Выбранный отрывок
Недостатки такого подхода вскрылись почти немедленно. Разумеется, основной темой переговоров была Польша. Как следующая мишень Гитлера и как страна, которой в силу ее географического положения суждено было оказаться между молотом Москвы и наковальней Берлина, в то лето Польша неизбежно оставалась главным предметом дипломатического торга. Однако Дракс очень скоро обнаружил, что он ничего не может предложить советской стороне — разве что тоже выступить за принципиальное сохранение статуса — кво. Стесненные условиями гарантии, которую в том же году предоставили Польше Англия и Франция, адмирал и другие делегаты не могли выдвинуть никаких существенных предложений; они даже не сумели добиться от поляков согласия на проход советских войск через восточные области страны — на тот случай, если потребуется отразить германскую угрозу. Польская несговорчивость не была простым упрямством. Поляки слишком хорошо помнили о советском вторжении в их родную страну во время советско-польской войны 1919–1921-х годов, когда большевики попытались продвинуться на запад и потерпели поражение лишь у самых ворот Варшавы88. К тому же, поскольку в восточных областях Польши проживали беспокойные меньшинства — белорусы и украинцы, — Варшава справедливо опасалась, что, впусти она на свои земли Красную армию, та уже сама не уйдет.

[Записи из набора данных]
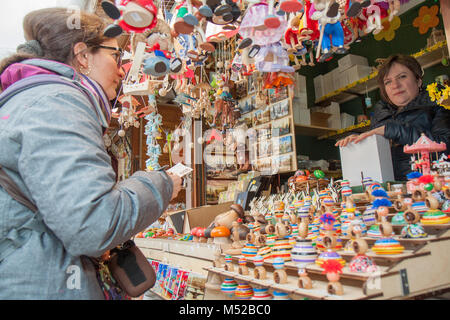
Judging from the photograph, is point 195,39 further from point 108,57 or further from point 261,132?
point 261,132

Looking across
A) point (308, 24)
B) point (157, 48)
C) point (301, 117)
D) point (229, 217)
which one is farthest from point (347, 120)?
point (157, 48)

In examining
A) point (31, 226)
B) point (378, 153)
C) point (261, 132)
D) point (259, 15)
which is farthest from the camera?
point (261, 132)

Что нужно сделать
(a) Подсчитайте, в скольких строках записей встречается слово "farthest". В ответе дайте только число.
(b) Продолжите текст о переговорах вокруг Польши, начав сразу после его последнего предложения.

Ответы к заданиям
(a) 2

(b)
14 августа Дракс и Думенк уселись за стол переговоров с народным комиссаром обороны СССР маршалом Климентом Ворошиловым, чтобы обсудить возможности совместных действий, и этот изъян в англо-французском плане стал очевиден практически сразу. Когда Ворошилов без обиняков спросил, будет ли советским войскам позволено пройти по польской территории, генерал с адмиралом лишь завиляли, отделываясь туманными обиняками и неубедительно обещая, что подобные вопросы можно будет решить в свое время. На Ворошилова эти увертки не подействовали, и он поспешил завершить встречу, высказав «сожаления» о том, что столь «кардинально важный» вопрос не был продуман заранее. Возможно, не стоит удивляться тому, что эти переговоры зашли в тупик89.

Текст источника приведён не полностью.